俺はラリってなんかない!
勇者、ラリります。
「さぁ、準備は整いましたよ。勇者さん!異世界にーレッツゴー!」
「おー!ってなるかくそぉぉ!!」
俺は華麗な乗りツッコミと共に叫ぶ。
「なんなんだよ異世界って!どんな所だよ!」
「勇者さん…まだそんなこと言ってるんですか?」
女神がなぜか憐れんだ目で見下ろしてくるのがむかつく。
「もう決めたじゃないですか。男なら一度を決めたことをそうやすやすと曲げないでくださいよ」
「さっきのはほぼ脅迫だっただろが!」
そんなことないですよー、とにこにこしながら言ってくる女神を睨みつけながら俺はあることに気づく。
「そういえば異世界って日本語通じるの?」
「あぁ!その説明忘れてましたーえへへ」
えへへ、ておまえ…。
「あなたにはこれを飲んでもらいます」
そう言って女神が、自分のポッケから取り出し渡してきたのは小さなビンだった。中にはアメ玉のようなカラフルな球体が入ってるが。
「え、なにこれ?」
「一言で言えばお薬です。これを飲むとあら不思議!異世界語が話せる聞き取れる字が読めるようになるんです!」
「それって大丈夫なんだろうな?」
「はい!安全安心なお薬ですよ。飲んで数秒後にはテンションがハイになりますが、すぐ元に戻ります」
それ、大丈夫って言えんの?
女神にこれ以外に異世界語を理解する方法がないと言われた俺は、若干びびりながらもその薬を飲む。
科学的な味で、ふつーの薬だな。
と、そこに天界に一度戻っていた天使が再び降臨した。
「おっすー。行く準備はできました?」
相変わらず軽い口調の天使に俺は。
「おういえあ!さくっといせかいすくってくらぁ!おれにまかすぇろ!あっはっはっはっは!」
薬の効果からか、気分が最高にハイの状態で答えていた。
だめだ!こんなの俺じゃない!早く元に戻れ俺!
頭ではそう思いつつも薬のせいか体がいうことを聞かない。
その時、
「『ローテンション』!!」
女神が俺の顔に手をかざして叫ぶ。
すると俺のハイなテンションは急激に下がり元のテンションに戻る。
「はっ!なんだいまの?何が起こった!?」
「このお薬、勇者さんにはかなり効き目が強かったようね」
女神は小瓶を睨みつけながらブツブツと呟く。
「おい!今お前何した!?」
「え?あぁ、今のは私のスキルよ」
「すきる?」
「えぇ、ゲームとかでもあるでしょ?あれと同じよ。あ、ちなみに異世界にもスキルや魔法が存在するから覚えるといいわ」
まじか、そんなもん実在するのか。
しかも、俺がこれから行こうとしてる異世界にも?
俺が驚きに固まっていると
「あのー、もういいですかー?私も他の仕事がありますし、そろそろ異世界行ってもらえます?」
天使が不満そうな顔で言ってくる。本当に忙しいのだろう。
「そうね。じゃ、行ってもらってもいいかしら?勇者さん」
「おう!さっさと異世界に送ってくれ!魔王は俺が倒してやんよ!」
さっきほどの行きたくない気持ちはどこかに飛んでいき、俺はわくわく気分で女神と天使にそう宣言した。
「まだ、お薬の効果抜けてなかったのかしら」
*****
「じゃ、頑張って異世界救ってきてくださいね。虹原正人さん」
天使が微笑みながら言葉をかけてくる。
「あぁ、任せろ!」
俺は女神がチョークのようなもので描いた魔法陣の真ん中に立っている。
「よし、準備は完璧にできました。」
そう言って女神は俺の方を向き、顔を見てくる。
「あなたは今まで、平凡な高校生『虹原正人』だった。

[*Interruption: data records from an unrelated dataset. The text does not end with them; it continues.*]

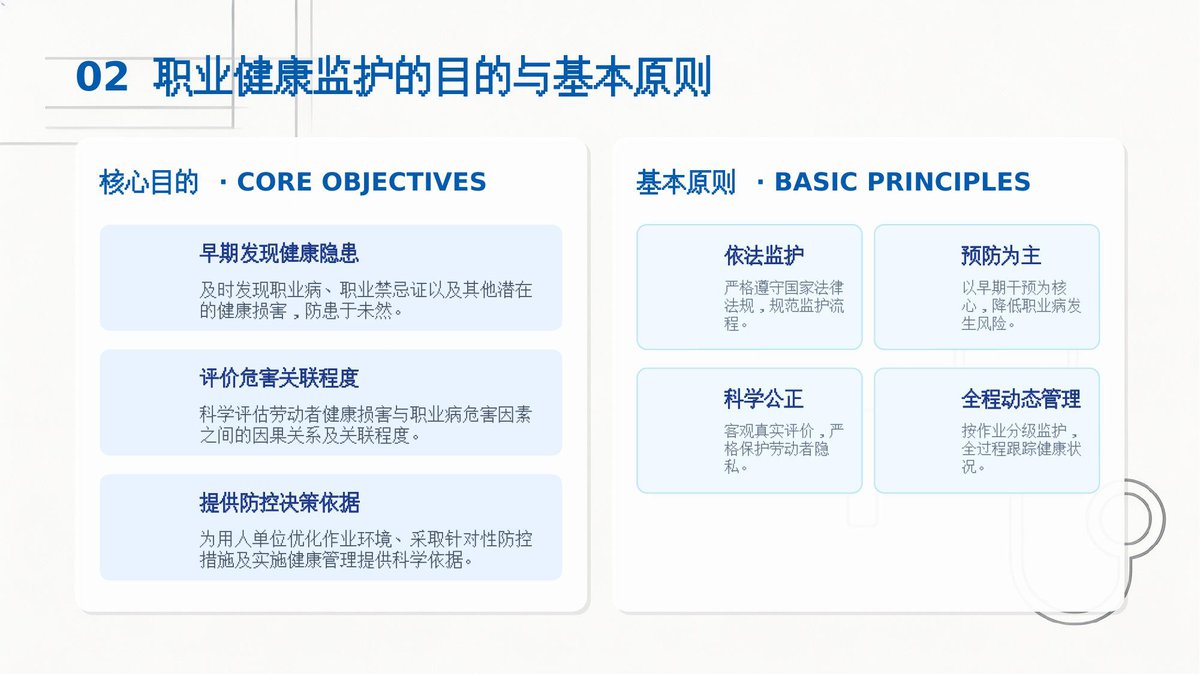 02 职业健康监护的目的与基本原则

核心目的 · CORE OBJECTIVES

早期发现健康隐患

及时发现职业病、职业禁忌证以及其他潜在的健康损害，防患于未然。

评价危害关联程度

科学评估劳动者健康损害与职业病危害因素之间的因果关系及关联程度。

提供防控决策依据

为用人单位优化作业环境、采取针对性防控措施及实施健康管理提供科学依据。

基本原则 · BASIC PRINCIPLES

依法监护

严格遵守国家法律法规，规范监护流程。

预防为主

以早期干预为核心，降低职业病发生风险。

科学公正

客观真实评价，严格保护劳动者隐私。

全程动态管理

按作业分级监护，全过程跟踪健康状况。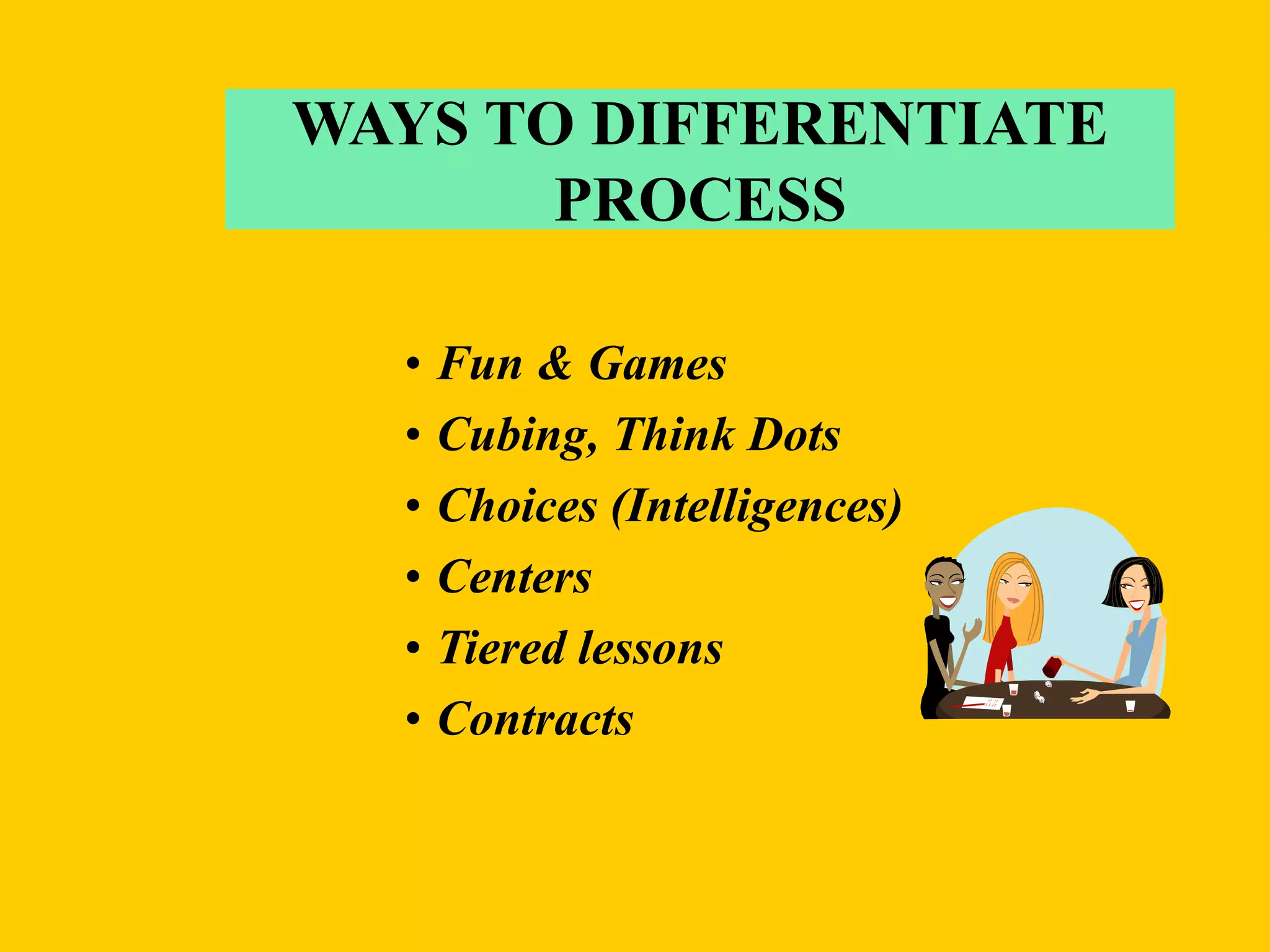 WAYS TO DIFFERENTIATE PROCESS

• Fun & Games
• Cubing, Think Dots
• Choices (Intelligences)
• Centers
• Tiered lessons
• Contracts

でもこれからは違う。あなたは異世界を救う英雄となる男『勇者マサト』よ!どうかあなたが魔王を倒し、異世界を救うことを願っています。この第七女神と」
「大天使エリシアが」
第七女神と大天使エリシアはそう言うと神に祈りを捧げるかのように胸の前で手を組んだ。

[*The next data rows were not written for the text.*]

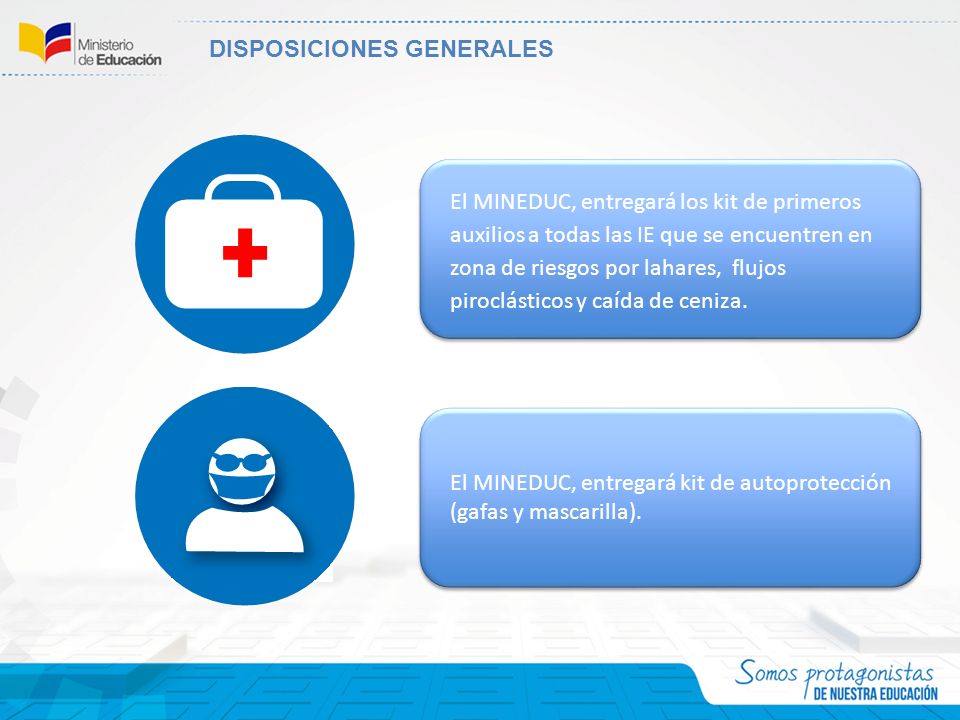 Ministerio de Educación

DISPOSICIONES GENERALES

El MINEDUC, entregará los kit de primeros auxilios a todas las IE que se encuentren en zona de riesgos por lahares, flujos piroclásticos y caída de ceniza.

El MINEDUC, entregará kit de autoprotección (gafas y mascarilla).

Somos protagonistas
DE NUESTRA EDUCACIÓN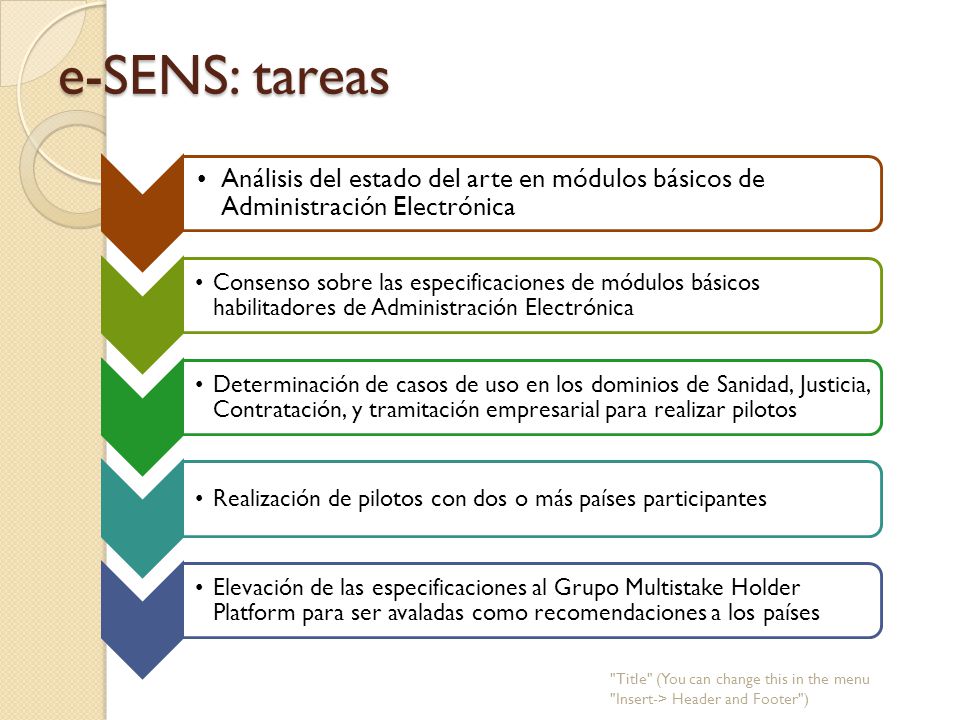 e-SENS: tareas

• Análisis del estado del arte en módulos básicos de Administración Electrónica

• Consenso sobre las especificaciones de módulos básicos habilitadores de Administración Electrónica

• Determinación de casos de uso en los dominios de Sanidad, Justicia, Contratación, y tramitación empresarial para realizar pilotos

• Realización de pilotos con dos o más países participantes

• Elevación de las especificaciones al Grupo Multistake Holder Platform para ser avaladas como recomendaciones a los países

"Title" (You can change this in the menu "Insert-> Header and Footer")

それと同時に俺が立っている魔法陣は虹色の輝きを放ち始める。
それから眩い光が差し込み、俺を温かく包み込む。
俺は、これから、本当に異世界に行くんだ。
俺は女神と天使を真っ直ぐに見つめ、
「行ってきます」
そう言って、俺は光に全身を包まれ異世界に飛んだ。
1ヶ月ぶりの更新です。
主人公がやっと異世界に行きました。